Minghao Yin1, Wenbo Hu2†, Jiale Xu2, Ying Shan2, Kai Han1‡
1The University of Hong Kong 2ARC Lab, Tencent PCG
†Project lead ‡Corresponding author
Official code release for Sculpt4D, a native 4D generative framework that integrates efficient temporal modeling into a pretrained 3D Diffusion Transformer (Hunyuan3D-2.1). Given an image sequence of an animated object, Sculpt4D generates a temporally coherent sequence of 3D meshes — handling complex motions and topological changes while keeping object identity stable across time.

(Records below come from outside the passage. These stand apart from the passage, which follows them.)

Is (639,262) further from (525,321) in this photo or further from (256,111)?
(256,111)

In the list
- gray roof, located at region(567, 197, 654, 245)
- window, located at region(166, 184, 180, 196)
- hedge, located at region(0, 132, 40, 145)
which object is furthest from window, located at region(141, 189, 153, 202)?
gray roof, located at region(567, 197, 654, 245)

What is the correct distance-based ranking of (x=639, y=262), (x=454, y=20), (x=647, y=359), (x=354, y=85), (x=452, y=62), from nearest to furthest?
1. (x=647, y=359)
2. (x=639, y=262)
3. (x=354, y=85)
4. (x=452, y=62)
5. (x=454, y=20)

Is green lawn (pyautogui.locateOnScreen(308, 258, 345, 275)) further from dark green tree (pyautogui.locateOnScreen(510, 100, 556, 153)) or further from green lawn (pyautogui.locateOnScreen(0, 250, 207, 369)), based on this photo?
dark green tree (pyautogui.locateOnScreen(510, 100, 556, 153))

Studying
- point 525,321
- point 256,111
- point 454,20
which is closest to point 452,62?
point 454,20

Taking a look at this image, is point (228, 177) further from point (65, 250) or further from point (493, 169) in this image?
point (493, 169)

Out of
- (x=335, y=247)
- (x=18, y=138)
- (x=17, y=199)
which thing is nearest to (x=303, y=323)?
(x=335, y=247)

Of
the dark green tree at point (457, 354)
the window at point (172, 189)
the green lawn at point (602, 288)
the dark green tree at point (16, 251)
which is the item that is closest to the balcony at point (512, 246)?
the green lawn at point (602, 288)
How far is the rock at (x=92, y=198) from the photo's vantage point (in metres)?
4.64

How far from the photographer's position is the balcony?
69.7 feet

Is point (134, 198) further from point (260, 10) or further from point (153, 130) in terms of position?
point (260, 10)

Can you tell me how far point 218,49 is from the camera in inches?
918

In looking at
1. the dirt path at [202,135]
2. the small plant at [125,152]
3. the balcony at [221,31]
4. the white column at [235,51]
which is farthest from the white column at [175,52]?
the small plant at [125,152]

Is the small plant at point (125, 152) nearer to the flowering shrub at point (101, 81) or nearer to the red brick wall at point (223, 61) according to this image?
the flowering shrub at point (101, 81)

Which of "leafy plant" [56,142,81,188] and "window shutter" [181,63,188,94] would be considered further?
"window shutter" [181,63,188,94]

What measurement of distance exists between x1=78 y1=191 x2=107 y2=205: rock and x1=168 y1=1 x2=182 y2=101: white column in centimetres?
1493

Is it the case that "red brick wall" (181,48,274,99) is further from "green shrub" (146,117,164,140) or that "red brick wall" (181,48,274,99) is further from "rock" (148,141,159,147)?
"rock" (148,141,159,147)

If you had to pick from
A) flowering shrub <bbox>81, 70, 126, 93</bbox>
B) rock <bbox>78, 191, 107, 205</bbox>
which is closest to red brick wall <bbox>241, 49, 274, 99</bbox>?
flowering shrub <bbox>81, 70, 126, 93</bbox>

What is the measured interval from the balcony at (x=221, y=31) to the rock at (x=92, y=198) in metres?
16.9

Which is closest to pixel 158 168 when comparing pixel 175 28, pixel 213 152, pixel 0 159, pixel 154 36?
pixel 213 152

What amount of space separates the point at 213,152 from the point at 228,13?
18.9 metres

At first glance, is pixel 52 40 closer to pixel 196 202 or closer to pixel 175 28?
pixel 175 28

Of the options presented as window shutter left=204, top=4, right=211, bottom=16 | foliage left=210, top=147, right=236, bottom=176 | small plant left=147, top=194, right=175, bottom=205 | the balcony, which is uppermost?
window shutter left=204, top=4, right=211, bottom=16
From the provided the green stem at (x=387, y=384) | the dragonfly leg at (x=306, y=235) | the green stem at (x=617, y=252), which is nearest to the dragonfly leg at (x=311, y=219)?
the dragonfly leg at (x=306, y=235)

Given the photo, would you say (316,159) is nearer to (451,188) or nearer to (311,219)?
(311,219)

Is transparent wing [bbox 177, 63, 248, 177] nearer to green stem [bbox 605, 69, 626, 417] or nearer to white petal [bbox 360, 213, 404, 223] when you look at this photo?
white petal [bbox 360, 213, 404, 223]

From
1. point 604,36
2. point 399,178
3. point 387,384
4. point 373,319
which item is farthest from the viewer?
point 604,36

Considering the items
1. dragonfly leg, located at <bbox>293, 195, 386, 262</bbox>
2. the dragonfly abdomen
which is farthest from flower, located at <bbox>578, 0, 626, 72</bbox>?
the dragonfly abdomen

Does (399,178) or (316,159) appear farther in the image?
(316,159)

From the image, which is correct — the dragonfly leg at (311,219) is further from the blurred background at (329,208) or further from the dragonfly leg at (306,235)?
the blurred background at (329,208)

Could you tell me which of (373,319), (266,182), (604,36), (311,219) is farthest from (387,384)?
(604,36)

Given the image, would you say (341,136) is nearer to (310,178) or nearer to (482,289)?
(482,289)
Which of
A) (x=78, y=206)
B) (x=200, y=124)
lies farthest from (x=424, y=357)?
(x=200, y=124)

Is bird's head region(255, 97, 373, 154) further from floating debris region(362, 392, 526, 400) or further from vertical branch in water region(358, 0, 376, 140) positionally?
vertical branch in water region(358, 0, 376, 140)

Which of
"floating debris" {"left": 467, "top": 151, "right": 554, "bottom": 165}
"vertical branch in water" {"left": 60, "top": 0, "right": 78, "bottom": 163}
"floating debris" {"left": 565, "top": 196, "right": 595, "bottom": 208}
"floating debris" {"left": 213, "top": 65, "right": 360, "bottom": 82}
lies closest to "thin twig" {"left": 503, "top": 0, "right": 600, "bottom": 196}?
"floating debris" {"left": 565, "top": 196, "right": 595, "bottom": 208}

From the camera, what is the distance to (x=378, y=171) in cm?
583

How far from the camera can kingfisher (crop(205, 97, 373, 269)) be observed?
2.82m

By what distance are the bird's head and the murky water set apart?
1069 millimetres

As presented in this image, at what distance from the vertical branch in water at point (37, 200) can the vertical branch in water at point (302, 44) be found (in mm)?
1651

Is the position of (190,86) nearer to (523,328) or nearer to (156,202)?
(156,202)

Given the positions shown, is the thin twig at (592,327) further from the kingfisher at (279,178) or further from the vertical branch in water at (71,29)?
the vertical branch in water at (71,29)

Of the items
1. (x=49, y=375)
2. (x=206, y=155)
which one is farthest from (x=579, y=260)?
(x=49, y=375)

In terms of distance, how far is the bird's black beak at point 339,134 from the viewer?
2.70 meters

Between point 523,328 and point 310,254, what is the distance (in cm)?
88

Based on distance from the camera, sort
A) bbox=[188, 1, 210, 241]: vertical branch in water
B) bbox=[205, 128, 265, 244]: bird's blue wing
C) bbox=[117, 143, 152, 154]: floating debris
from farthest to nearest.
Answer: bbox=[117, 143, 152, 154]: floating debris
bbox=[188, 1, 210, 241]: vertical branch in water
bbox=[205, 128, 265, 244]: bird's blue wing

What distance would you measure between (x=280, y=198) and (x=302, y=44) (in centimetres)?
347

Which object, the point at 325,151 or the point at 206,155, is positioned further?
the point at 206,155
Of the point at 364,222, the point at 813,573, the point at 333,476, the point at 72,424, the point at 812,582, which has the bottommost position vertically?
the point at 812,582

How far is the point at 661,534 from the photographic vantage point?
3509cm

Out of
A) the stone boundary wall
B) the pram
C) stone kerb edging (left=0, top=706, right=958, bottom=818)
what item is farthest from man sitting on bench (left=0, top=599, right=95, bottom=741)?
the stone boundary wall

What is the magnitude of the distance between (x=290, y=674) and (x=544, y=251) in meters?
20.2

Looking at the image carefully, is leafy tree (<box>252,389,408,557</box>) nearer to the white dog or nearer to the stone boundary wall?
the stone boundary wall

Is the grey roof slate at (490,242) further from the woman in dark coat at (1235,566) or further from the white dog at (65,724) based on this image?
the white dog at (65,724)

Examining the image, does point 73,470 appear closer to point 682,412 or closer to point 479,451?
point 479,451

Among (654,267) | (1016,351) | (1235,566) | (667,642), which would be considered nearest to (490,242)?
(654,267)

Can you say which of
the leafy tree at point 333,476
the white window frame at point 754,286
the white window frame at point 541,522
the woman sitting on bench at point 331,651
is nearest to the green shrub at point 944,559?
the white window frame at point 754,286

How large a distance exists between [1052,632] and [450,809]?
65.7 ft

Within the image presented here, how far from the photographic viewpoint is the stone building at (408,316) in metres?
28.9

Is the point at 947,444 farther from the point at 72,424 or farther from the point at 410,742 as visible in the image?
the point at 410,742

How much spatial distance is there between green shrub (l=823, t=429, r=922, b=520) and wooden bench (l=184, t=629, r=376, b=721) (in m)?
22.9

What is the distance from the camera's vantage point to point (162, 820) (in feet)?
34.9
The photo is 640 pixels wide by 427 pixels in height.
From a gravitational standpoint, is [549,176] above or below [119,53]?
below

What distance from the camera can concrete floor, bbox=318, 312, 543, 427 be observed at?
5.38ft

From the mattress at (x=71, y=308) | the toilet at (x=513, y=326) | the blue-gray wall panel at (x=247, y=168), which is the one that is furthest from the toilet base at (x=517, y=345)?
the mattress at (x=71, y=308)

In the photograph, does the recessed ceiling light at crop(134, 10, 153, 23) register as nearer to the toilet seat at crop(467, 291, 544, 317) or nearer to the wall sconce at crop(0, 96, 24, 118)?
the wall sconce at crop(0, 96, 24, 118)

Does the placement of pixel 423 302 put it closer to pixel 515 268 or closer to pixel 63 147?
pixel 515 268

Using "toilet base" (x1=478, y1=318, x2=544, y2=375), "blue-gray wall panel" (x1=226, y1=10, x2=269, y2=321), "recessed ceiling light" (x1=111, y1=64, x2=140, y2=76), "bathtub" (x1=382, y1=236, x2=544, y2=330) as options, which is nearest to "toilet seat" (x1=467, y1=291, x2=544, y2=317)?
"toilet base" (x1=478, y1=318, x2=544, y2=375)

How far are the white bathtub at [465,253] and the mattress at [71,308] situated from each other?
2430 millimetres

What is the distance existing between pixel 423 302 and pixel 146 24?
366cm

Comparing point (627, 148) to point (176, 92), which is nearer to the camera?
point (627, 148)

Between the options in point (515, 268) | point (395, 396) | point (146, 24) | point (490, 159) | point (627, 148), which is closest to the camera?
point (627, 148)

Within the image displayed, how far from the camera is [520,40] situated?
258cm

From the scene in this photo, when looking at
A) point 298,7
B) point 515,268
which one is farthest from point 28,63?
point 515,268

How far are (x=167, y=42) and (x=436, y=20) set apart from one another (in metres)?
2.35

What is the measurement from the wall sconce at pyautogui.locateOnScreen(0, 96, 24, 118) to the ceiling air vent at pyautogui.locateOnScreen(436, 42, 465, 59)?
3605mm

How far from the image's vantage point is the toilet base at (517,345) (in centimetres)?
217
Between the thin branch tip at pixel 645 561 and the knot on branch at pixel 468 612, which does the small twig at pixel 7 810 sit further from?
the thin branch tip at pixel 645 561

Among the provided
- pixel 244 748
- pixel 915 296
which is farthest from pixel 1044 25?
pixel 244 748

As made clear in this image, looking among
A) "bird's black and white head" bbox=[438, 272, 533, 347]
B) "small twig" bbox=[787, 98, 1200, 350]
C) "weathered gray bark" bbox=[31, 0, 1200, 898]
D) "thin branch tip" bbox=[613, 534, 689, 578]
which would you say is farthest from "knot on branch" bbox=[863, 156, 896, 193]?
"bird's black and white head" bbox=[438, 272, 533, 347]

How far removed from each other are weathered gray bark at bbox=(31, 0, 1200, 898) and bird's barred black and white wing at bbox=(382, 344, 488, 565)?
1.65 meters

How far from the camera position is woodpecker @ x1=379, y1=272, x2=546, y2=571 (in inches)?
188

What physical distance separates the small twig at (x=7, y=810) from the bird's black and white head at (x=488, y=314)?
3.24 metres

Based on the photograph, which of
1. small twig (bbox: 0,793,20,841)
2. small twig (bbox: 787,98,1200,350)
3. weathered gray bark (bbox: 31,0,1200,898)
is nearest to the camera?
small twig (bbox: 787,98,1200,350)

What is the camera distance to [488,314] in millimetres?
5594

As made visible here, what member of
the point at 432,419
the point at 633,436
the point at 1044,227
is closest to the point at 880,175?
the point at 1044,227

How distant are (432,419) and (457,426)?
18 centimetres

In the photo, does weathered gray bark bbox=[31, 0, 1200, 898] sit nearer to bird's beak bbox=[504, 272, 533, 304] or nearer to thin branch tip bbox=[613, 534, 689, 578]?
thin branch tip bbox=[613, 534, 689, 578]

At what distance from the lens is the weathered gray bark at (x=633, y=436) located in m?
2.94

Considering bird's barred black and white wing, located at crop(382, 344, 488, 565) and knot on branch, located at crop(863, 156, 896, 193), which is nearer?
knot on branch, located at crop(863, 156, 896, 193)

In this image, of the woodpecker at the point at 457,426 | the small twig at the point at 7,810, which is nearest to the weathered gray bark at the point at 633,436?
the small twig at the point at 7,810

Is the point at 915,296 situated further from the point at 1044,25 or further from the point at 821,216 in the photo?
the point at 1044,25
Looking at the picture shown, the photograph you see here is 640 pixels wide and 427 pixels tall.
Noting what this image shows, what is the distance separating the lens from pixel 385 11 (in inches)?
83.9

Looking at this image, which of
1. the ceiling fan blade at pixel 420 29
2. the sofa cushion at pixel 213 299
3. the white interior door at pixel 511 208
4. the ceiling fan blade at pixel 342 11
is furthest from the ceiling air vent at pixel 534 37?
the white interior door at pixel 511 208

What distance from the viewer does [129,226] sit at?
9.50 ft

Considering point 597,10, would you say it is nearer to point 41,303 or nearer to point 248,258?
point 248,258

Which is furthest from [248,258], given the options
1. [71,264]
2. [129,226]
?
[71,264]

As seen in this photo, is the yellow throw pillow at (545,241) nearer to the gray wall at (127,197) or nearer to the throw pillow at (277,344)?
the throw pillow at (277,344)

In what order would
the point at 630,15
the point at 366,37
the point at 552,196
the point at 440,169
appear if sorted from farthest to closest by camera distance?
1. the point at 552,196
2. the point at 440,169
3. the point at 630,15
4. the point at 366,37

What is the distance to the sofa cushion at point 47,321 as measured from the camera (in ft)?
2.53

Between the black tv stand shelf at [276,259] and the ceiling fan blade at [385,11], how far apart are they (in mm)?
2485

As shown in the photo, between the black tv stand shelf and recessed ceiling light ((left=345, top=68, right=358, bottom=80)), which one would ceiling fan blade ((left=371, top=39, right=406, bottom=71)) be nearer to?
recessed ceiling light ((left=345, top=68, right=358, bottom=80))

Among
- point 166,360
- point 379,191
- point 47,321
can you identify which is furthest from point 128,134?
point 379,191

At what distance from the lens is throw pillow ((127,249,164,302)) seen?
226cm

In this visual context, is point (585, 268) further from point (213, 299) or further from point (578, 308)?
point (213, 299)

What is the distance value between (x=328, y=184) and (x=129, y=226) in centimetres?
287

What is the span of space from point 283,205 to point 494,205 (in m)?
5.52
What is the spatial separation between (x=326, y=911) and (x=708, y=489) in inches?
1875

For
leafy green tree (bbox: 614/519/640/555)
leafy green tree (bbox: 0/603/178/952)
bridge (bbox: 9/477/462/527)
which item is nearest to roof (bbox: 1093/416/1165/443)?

Recent breakthroughs in 3D generative modeling have yielded remarkable progress in static shape synthesis, yet high-fidelity dynamic 4D generation remains elusive, hindered by temporal artifacts and prohibitive computational demand. We present Sculpt4D, a native 4D generative framework that seamlessly integrates efficient temporal modeling into a pretrained 3D Diffusion Transformer (Hunyuan3D 2.1), thereby mitigating the scarcity of 4D training data. At its core lies a Block Sparse Attention mechanism that preserves object identity by anchoring to the initial frame while capturing rich motion dynamics via a time-decaying sparse mask. This design faithfully models complex spatiotemporal dependencies with high fidelity, while sidestepping the quadratic overhead of full attention and reducing network total computation by 56%.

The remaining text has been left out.